Помимо расплывчатого обещания "предпринять все необходимые дальнейшие действия" и договоренности собраться вновь в 2009 году, вашингтонский саммит G20 не принес практически никаких конкретных результатов. Но сейчас, когда практически все страны находятся в состоянии рецессии, а мировая торговля, по прогнозам, сократится на 9 процентов, моей задачей на саммите в Лондоне было объединить разнообразных членов G20 вокруг быстрого и агрессивного совместного ответа. Экономическое обоснование было простым: На протяжении многих лет потребительские расходы в США, подстегиваемые долгами по кредитным картам и кредитам на покупку жилья, были основным двигателем мирового экономического роста. Американцы покупали автомобили в Германии, электронику в Южной Корее и практически все остальное в Китае; эти страны, в свою очередь, покупали сырье в странах, расположенных дальше по глобальной цепочке поставок. Теперь праздник закончился. Как бы хорошо ни сработали Закон о восстановлении и стресс-тесты, американским потребителям и предприятиям предстояло еще некоторое время выкапывать себя из долгов. Если другие страны хотят избежать продолжения нисходящей спирали, они должны были сделать шаг вперед — внедрить собственные пакеты стимулирования; внести вклад в чрезвычайный резерв Международного валютного фонда (МВФ) в размере 500 миллиардов долларов, который может быть использован по мере необходимости экономиками, находящимися в тяжелом положении; и взять на себя обязательство не повторять протекционистскую политику, политику "попрошайничества у соседа", которая привела к затягиванию Великой депрессии.

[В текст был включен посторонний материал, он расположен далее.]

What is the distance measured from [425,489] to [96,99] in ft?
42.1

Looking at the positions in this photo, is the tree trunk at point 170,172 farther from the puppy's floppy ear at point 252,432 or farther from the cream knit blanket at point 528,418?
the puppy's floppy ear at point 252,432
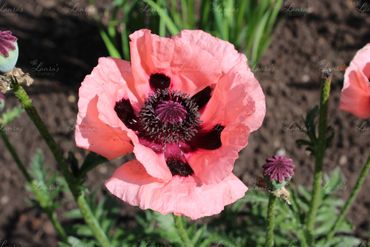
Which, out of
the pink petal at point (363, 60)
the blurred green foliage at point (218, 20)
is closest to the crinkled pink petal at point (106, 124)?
the pink petal at point (363, 60)

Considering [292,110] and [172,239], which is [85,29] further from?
[172,239]

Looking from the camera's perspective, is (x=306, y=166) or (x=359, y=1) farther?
(x=359, y=1)

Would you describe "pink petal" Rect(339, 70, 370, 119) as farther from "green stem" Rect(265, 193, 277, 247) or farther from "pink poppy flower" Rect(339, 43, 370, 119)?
"green stem" Rect(265, 193, 277, 247)

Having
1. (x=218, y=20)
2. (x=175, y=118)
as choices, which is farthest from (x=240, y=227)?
(x=175, y=118)

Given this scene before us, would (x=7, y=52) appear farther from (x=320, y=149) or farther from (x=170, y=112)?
(x=320, y=149)

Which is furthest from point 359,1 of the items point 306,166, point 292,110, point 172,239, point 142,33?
point 142,33

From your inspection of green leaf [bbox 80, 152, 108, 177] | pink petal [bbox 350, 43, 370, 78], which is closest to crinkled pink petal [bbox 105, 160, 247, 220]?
green leaf [bbox 80, 152, 108, 177]
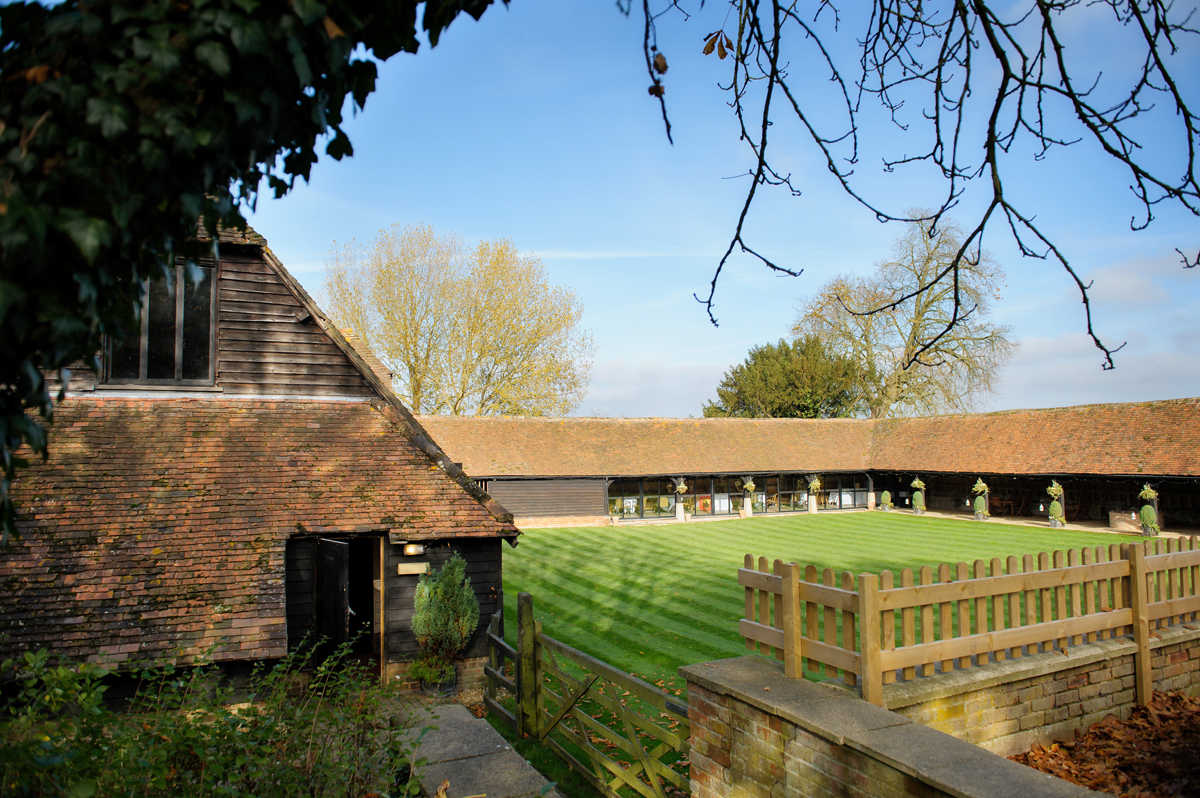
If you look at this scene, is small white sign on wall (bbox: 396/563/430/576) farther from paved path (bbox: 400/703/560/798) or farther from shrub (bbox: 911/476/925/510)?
shrub (bbox: 911/476/925/510)

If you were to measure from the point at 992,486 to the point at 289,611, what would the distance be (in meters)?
29.9

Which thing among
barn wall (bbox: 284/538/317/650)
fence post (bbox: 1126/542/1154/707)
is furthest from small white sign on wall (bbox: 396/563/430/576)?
fence post (bbox: 1126/542/1154/707)

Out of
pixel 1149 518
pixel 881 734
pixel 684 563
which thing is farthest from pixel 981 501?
pixel 881 734

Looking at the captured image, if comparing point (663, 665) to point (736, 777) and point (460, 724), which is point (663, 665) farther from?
point (736, 777)

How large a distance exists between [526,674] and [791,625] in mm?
4047

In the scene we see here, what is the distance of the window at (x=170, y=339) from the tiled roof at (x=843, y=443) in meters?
Result: 17.4

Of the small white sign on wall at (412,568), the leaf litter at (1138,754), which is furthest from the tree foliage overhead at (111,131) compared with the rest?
the small white sign on wall at (412,568)

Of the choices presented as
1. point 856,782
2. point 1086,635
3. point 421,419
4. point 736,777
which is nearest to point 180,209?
point 856,782

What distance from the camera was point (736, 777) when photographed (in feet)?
15.2

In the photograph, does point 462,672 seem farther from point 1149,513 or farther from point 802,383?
point 802,383

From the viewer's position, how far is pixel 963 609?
4.90 meters

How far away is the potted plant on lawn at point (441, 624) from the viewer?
375 inches

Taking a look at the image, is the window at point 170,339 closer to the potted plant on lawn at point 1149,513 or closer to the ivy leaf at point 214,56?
the ivy leaf at point 214,56

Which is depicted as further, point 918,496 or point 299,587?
point 918,496
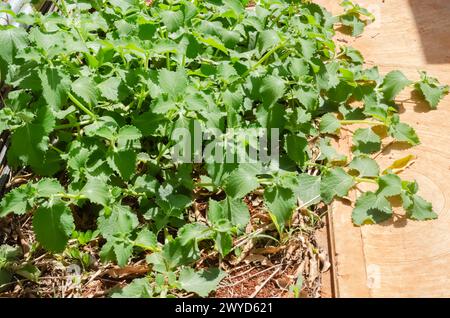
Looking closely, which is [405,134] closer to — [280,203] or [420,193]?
[420,193]

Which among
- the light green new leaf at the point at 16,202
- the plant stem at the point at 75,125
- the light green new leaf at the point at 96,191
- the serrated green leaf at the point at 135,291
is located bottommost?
the serrated green leaf at the point at 135,291

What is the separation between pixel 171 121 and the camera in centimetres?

Все это имело смысл, по крайней мере, на бумаге. Однако перед саммитом Тим Гайтнер предупредил, что для того, чтобы мои иностранные коллеги согласились на эти шаги, потребуется некоторая тонкость. "Плохая новость заключается в том, что они все злятся на нас за то, что мы взорвали мировую экономику", — сказал он. "Хорошая новость заключается в том, что они боятся того, что произойдет, если мы ничего не предпримем".